Argos to pay £2.4m to 37,000 workers paid less than minimum wage

argos

Argos is being forced to pay £2.4m in wages to more than 37,000 current and former shopworkers, and has been fined nearly £1.5m after a HMRC investigation.

The catalogue and online retailer, which was bought by Sainsbury’s last year, wrote to staff on Thursday after it was found to have been paying less than the legal minimum wage to workers, because it was asking them to attend staff briefings and carry out security checks outside the working hours for which they were paid.

However, Argos will only pay the tax authority £800,000 because it has been awarded a discount on the fine for agreeing to pay up within 14 days.

The underpayments of about £64 per person date back to 2014 and were first uncovered last year ahead of Argos’s takeover by Sainsbury’s.

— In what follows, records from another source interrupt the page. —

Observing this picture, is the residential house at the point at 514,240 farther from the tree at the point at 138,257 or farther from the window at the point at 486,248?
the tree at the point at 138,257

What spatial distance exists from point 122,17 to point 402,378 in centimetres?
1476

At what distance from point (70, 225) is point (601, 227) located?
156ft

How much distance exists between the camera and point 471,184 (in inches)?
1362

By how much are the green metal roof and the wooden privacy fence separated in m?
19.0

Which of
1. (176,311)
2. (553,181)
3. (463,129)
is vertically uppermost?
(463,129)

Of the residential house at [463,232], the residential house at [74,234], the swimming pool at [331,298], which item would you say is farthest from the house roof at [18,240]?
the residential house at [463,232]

The supermarket said it had changed processes as quickly as possible last December after being made aware of the issue, and would be repaying staff at the end of this month. The underpayment affects 12,000 current employees and more than 25,000 former staff.

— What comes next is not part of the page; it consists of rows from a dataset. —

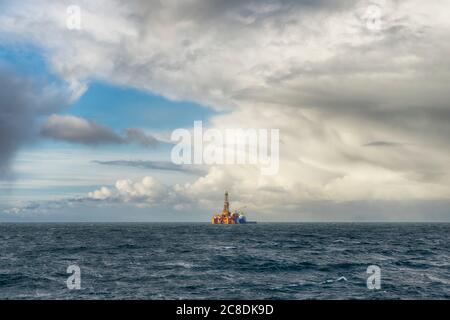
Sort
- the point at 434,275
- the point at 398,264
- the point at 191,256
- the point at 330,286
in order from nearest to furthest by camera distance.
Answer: the point at 330,286, the point at 434,275, the point at 398,264, the point at 191,256
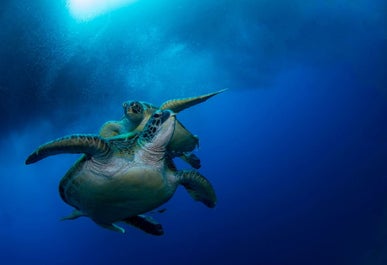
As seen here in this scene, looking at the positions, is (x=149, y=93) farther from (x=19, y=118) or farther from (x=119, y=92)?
(x=19, y=118)

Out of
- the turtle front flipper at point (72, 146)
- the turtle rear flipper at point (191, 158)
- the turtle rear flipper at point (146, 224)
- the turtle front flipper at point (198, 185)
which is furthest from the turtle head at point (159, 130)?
the turtle rear flipper at point (191, 158)

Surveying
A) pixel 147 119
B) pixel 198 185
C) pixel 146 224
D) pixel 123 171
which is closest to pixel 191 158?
pixel 147 119

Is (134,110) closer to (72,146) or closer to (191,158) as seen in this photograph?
(191,158)

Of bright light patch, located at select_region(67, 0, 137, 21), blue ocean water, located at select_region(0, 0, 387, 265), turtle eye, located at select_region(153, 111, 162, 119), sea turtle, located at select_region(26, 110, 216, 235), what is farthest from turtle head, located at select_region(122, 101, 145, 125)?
bright light patch, located at select_region(67, 0, 137, 21)

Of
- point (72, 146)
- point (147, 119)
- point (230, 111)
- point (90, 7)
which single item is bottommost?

The number of workers underpaid by Argos is well in excess of those shortchanged by Debenhams, which on Wednesday became the most prolific offender to be “named and shamed” by the government under a system that came into force in 2013.

The department store chain was fined £63,000 and forced to pay back nearly £135,000 to 12,000 workers. The company said it had underpaid staff by an average of £10 each in 2015 because of a “technical error in its payroll calculations”.

Argos’s underpayment is also well ahead of the £1m awarded in back pay to Sports Direct workers after a HMRC investigation last year.